Este capítulo de la historia venezolana que comenzó su devenir aprobando una nueva constitución y declarando moribunda a la anterior mientras estaba aún vigente, se cierra desconociendo su propia Carta Magna. En cierto sentido, lo sucedido esta semana tiene la significación simbólica de un punto final. No importa cuánto más dure, ya este tiempo, en el alma nacional, ha concluido. La percepción de fracaso ha inundado incluso las filas de los copartidarios más fieles, aunque no les sea permitido decirlo abiertamente. Solo la nomenclatura del Psuv sostiene este régimen y la fuerza de las armas, claro está.
El país está prácticamente en ruinas. Tiene todos los efectos devastadores de una guerra, solo con la ventaja de que los edificios no están destruidos. En 5 años de conflicto, la tragedia de Siria ha dejado más de 250 mil muertos.
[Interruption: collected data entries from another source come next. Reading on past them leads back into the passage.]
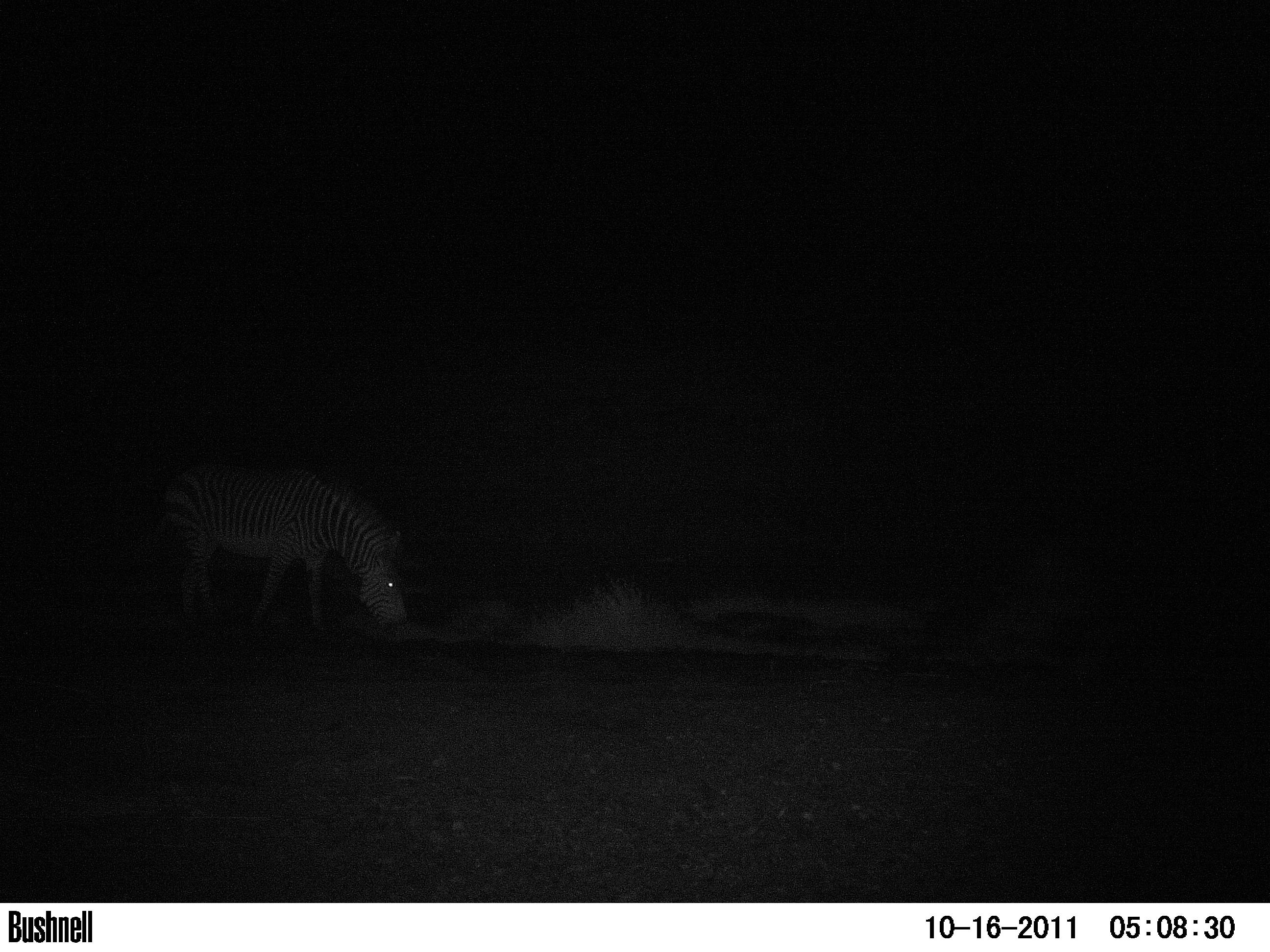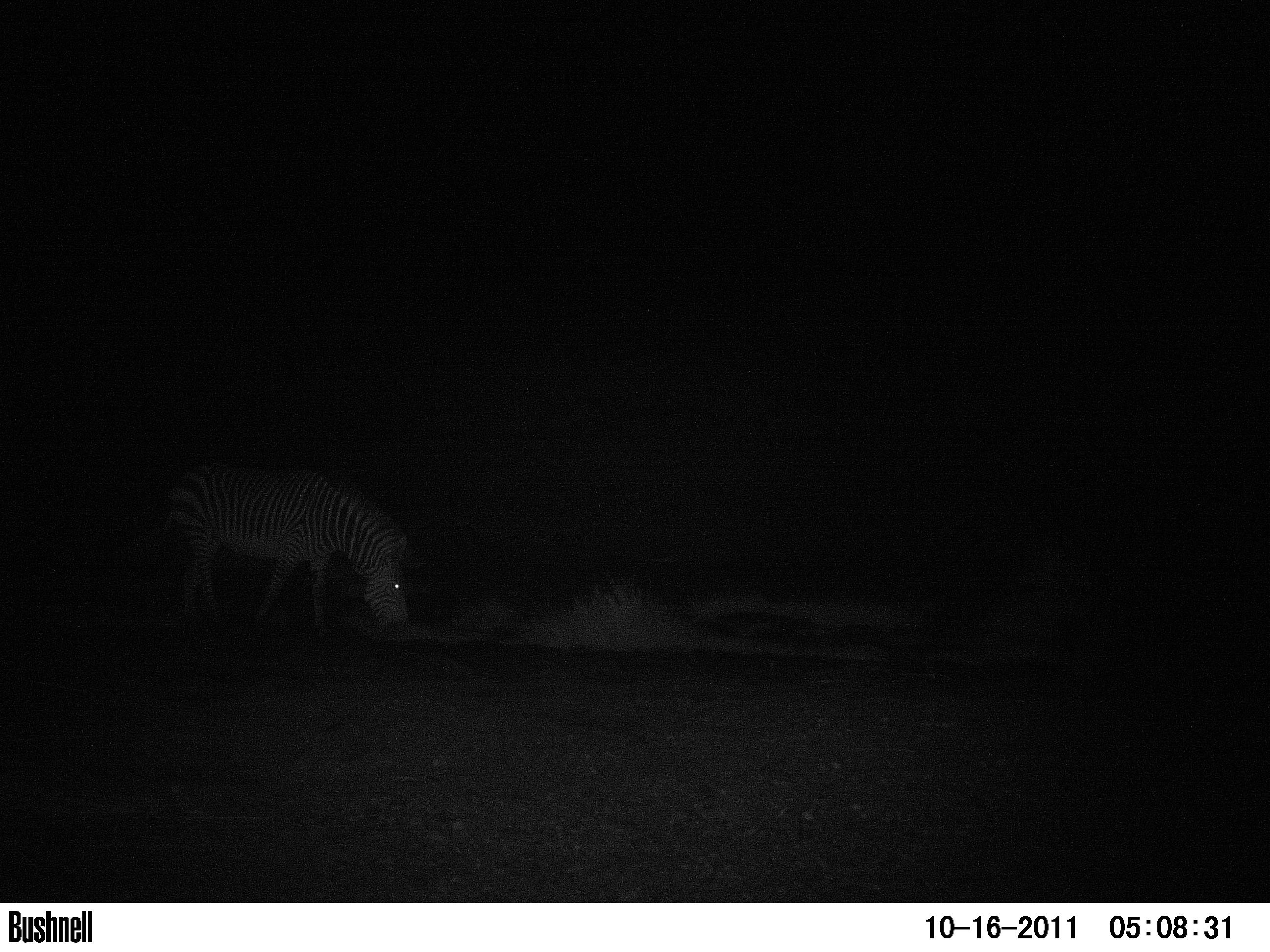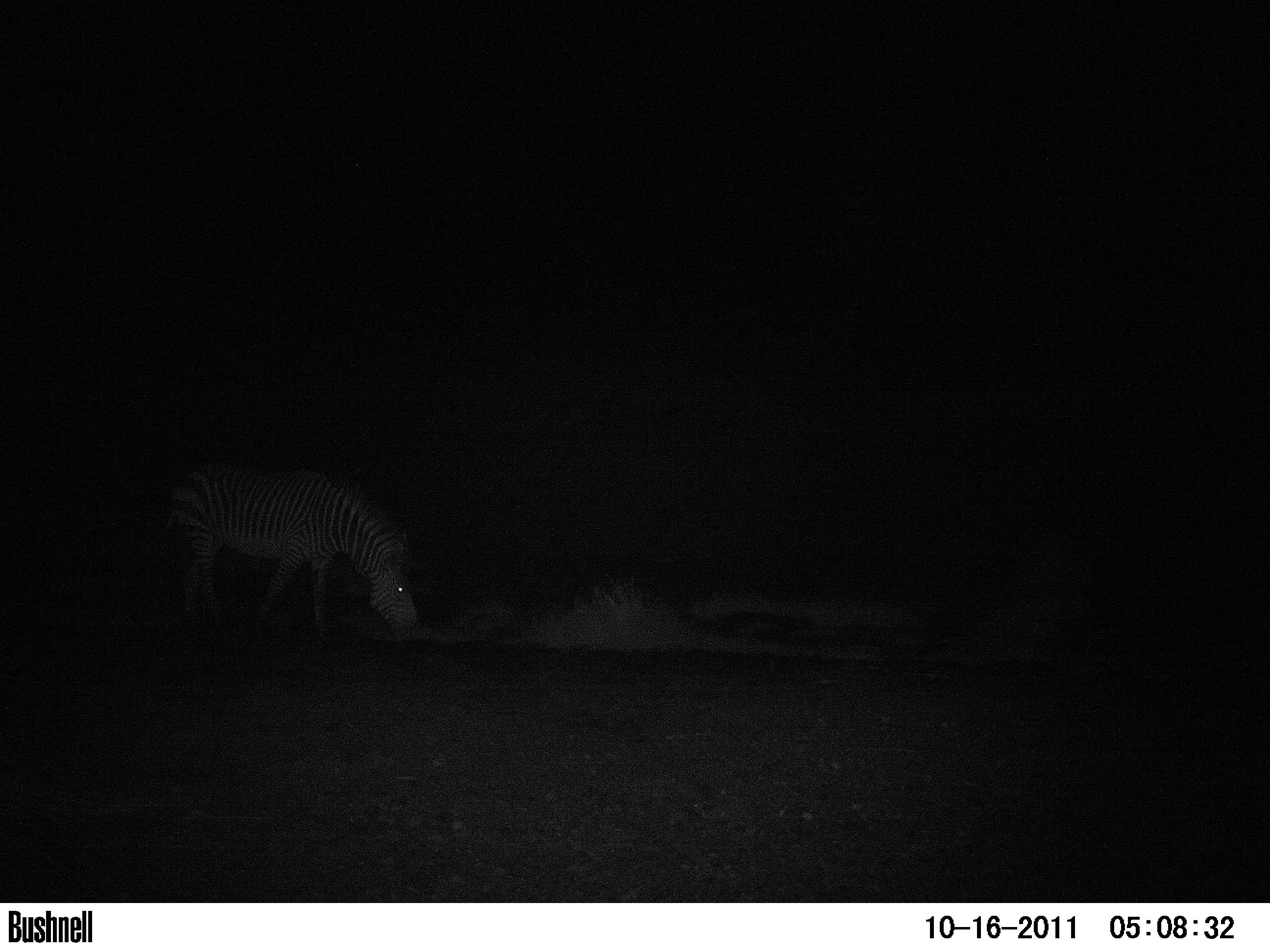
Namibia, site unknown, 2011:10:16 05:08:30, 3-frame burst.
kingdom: Animalia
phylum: Chordata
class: Mammalia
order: Perissodactyla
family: Equidae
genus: Equus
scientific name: Equus zebra hartmannae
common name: hartmann's mountain zebra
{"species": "Equus zebra hartmannae (hartmann's mountain zebra)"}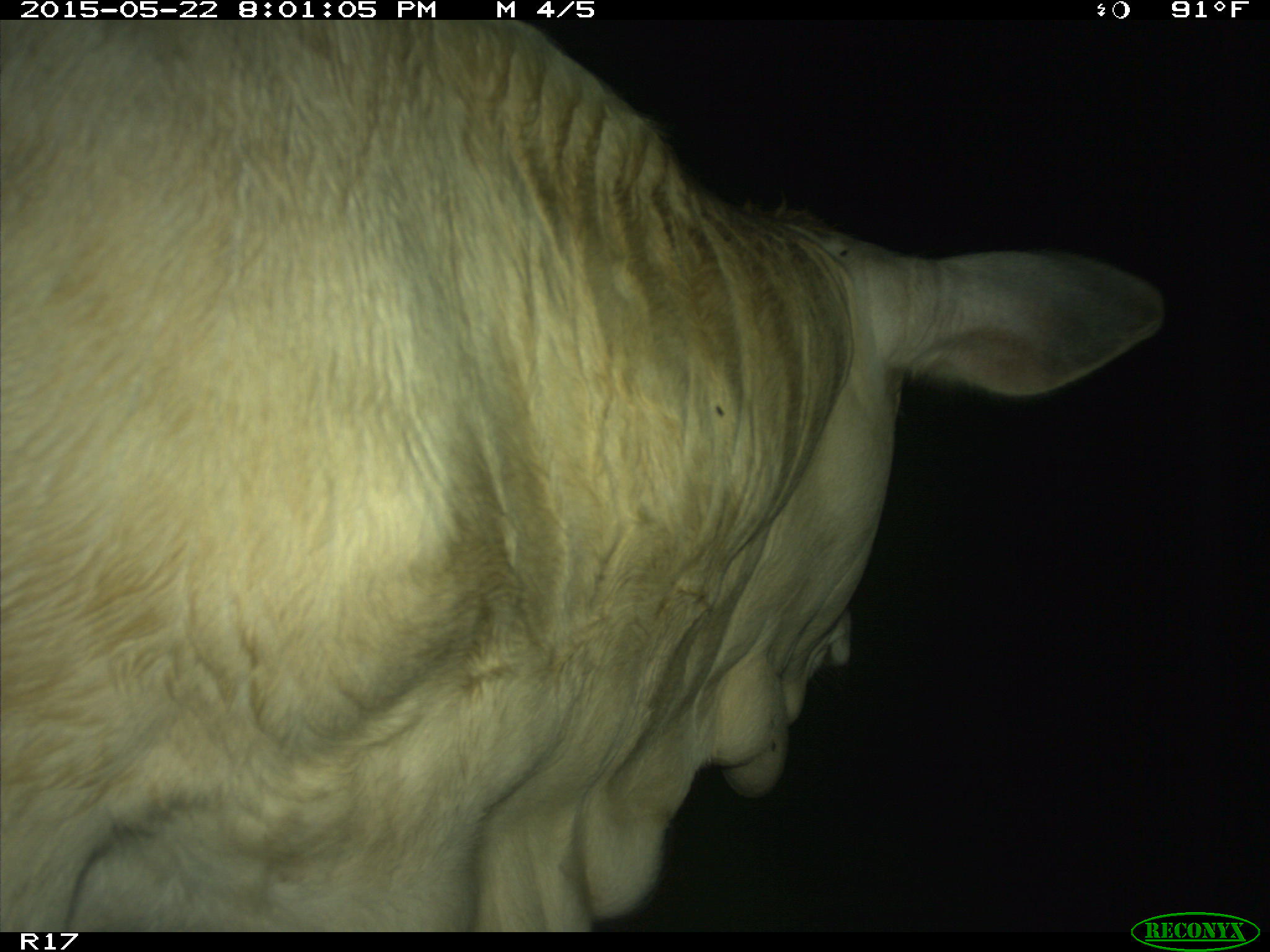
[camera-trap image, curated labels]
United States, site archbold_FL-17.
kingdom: Animalia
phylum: Chordata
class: Mammalia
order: Artiodactyla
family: Bovidae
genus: Bos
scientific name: Bos taurus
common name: domestic cow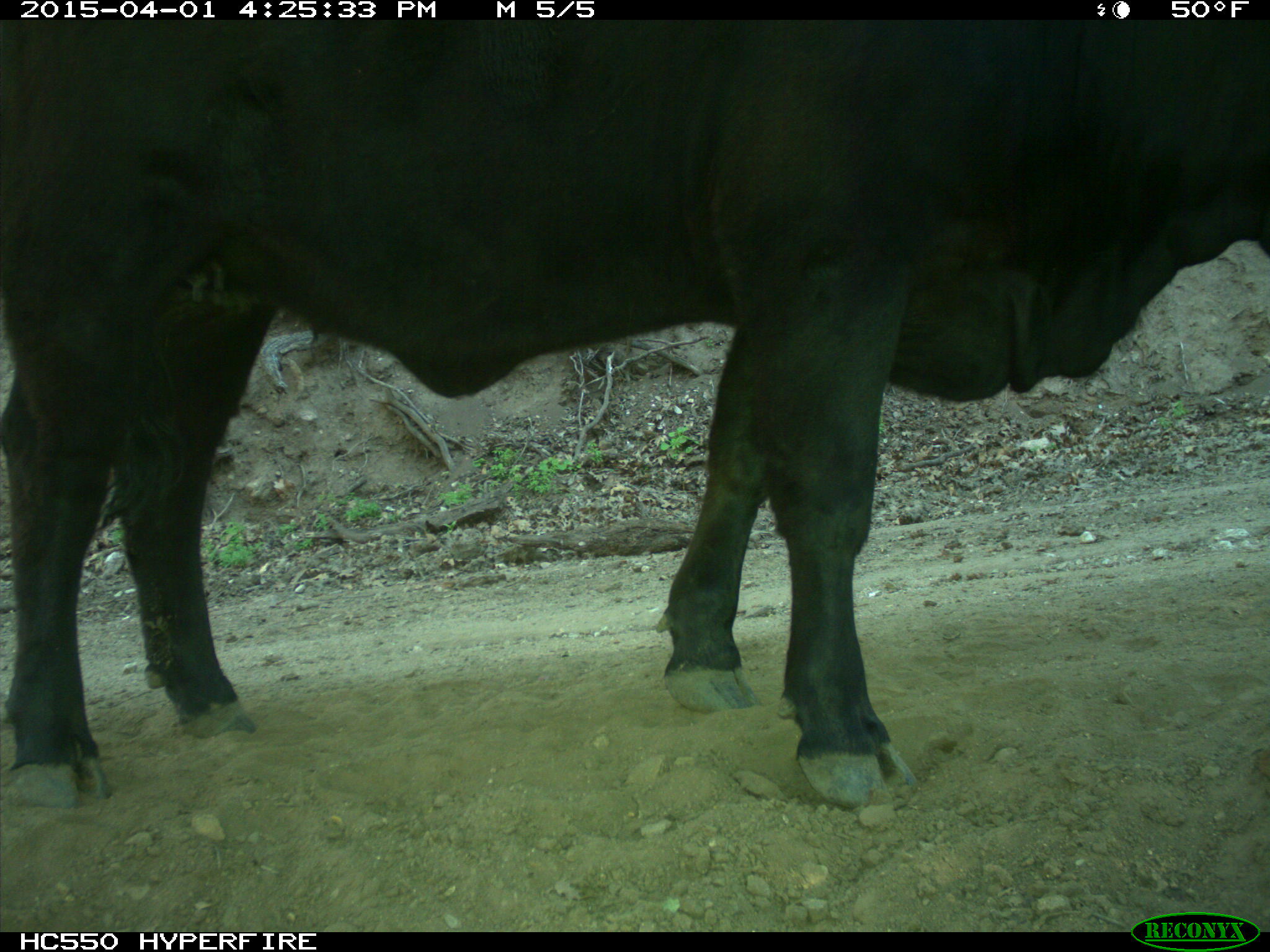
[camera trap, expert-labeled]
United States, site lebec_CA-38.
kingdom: Animalia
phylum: Chordata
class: Mammalia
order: Artiodactyla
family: Bovidae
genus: Bos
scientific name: Bos taurus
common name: domestic cow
En nuestro país en el mismo lapso de tiempo, sin tanques de guerra ni bombardeos tenemos casi la mitad. La electricidad está a punto de colapso, el suministro de agua también, estamos al borde de una tragedia humanitaria en materia de alimentación y salud. Los refugiados del conflicto venezolano ya suman cerca de dos millones. No se van en balsas (aún), pero las causas son similares. El aparato productivo está destruido, la moneda no vale nada, el oro se lo han choreado y -como Alemania luego de la I Guerra Mundial- estamos a merced de potencias y empréstitos extranjeros (curiosamente en nombre de la independencia).
La angustia se apodera de la ciudadanía. Hace poco cayó en mis manos un libro de Dale Carnegie, Cómo eliminar las preocupaciones y vivir plenamente. En el texto el autor comenta algunos métodos de gente exitosa para evadir las preocupaciones que lo corroen a uno afectando la vida y la salud inútilmente. La tesis del libro es que el preocuparse no ayuda en nada y por el contrario puede bloquear la posibilidad de hallar soluciones. Hay que encontrar métodos que ayuden a encontrar opciones más allá de la pura angustia. Uno de ellos es el de Willis H. Carrier, el de los aires acondicionados. El Sr. Carrier, ante un grave problema que se presentó en los inicios de su vida laboral, adoptó el siguiente principio: pregúntese qué es lo peor que puede sucederle. Los venezolanos ya prácticamente tenemos respondida esta pregunta (TSJ). Como en el viejo chiste, casi que lo único que falta es que el tipo nos “empreñe”. O.K., resuelto este problema porque estamos prácticamente en el foso (sin subestimar la capacidad destructiva, que siempre puede ser infinita en el caso de los países), la otra pregunta es qué podemos hacer. Aquí entra en acción el método de Frank Bettger, citado en el mismo libro. Hágase estas 4 preguntas:
¿En qué consiste el problema?
¿Cuál es la causa del problema?
¿Cuáles son las posibles soluciones?
¿Qué solución propone usted?
Para ahorrar espacio, creo que las dos primeras preguntas las tenemos respondidas. Vamos con la tercera. Posibles soluciones:
Una salida de fuerza.
Una salida legal, constitucional.
Una salida impredecible.
Una salida inteligente, que no sabemos cuál es.
Respondamos ahora la última pregunta, evaluando las opciones:
La primera salida está descartada por dos razones: la primera una cuestión de principios, uno no cree en la fuerza ni en la violencia como motores de cambio. Aunque este primer argumento es suficiente, la segunda razón es práctica: tampoco se tiene la fuerza por tanto sería peor el remedio que la enfermedad.
La segunda salida está descartada también. La ley ya en Venezuela no tiene ninguna importancia ni validez en este momento. Es solo una excusa para adornar el autoritarismo arbitrario. Todo intento por esta vía se estrellara al final con una pared.
La tercera salida es desconocida, por tanto no puede planificarse nada en torno a ella. Como el altar del “dios desconocido” de los habitantes de Éfeso, es un pedestal vacío. A lo sumo solo cabe diseñar acciones una vez que se produzca, si se produce. Por tanto no perdamos tiempo en lo desconocido. Solo anotemos que lo impredecible casi siempre suele ser lo peor.
Solo nos queda la última opción. Con lo único que verdaderamente contamos de este lado es con inteligencia, no mucha, es verdad, pero suficiente (inteligencia para el bien, porque en la otra también nos revuelcan feo): economistas brillantes, planificadores, administradores exitosos, gente productiva, artistas creativos, gente de cultura y formación de primera. Uno no sabe cuál es esa salida inteligente, pero hay que hallarla. No es momento para ponernos brutos. Relajados ya, sin la preocupación de que el país se va a hundir, porque ya naufragó. Sin estrés, con habilidad e ingenio hay que convocar a las mentes más brillantes a pensar.
Yo voto por la última opción y que la Santísima Madre de Coromoto nos ilumine.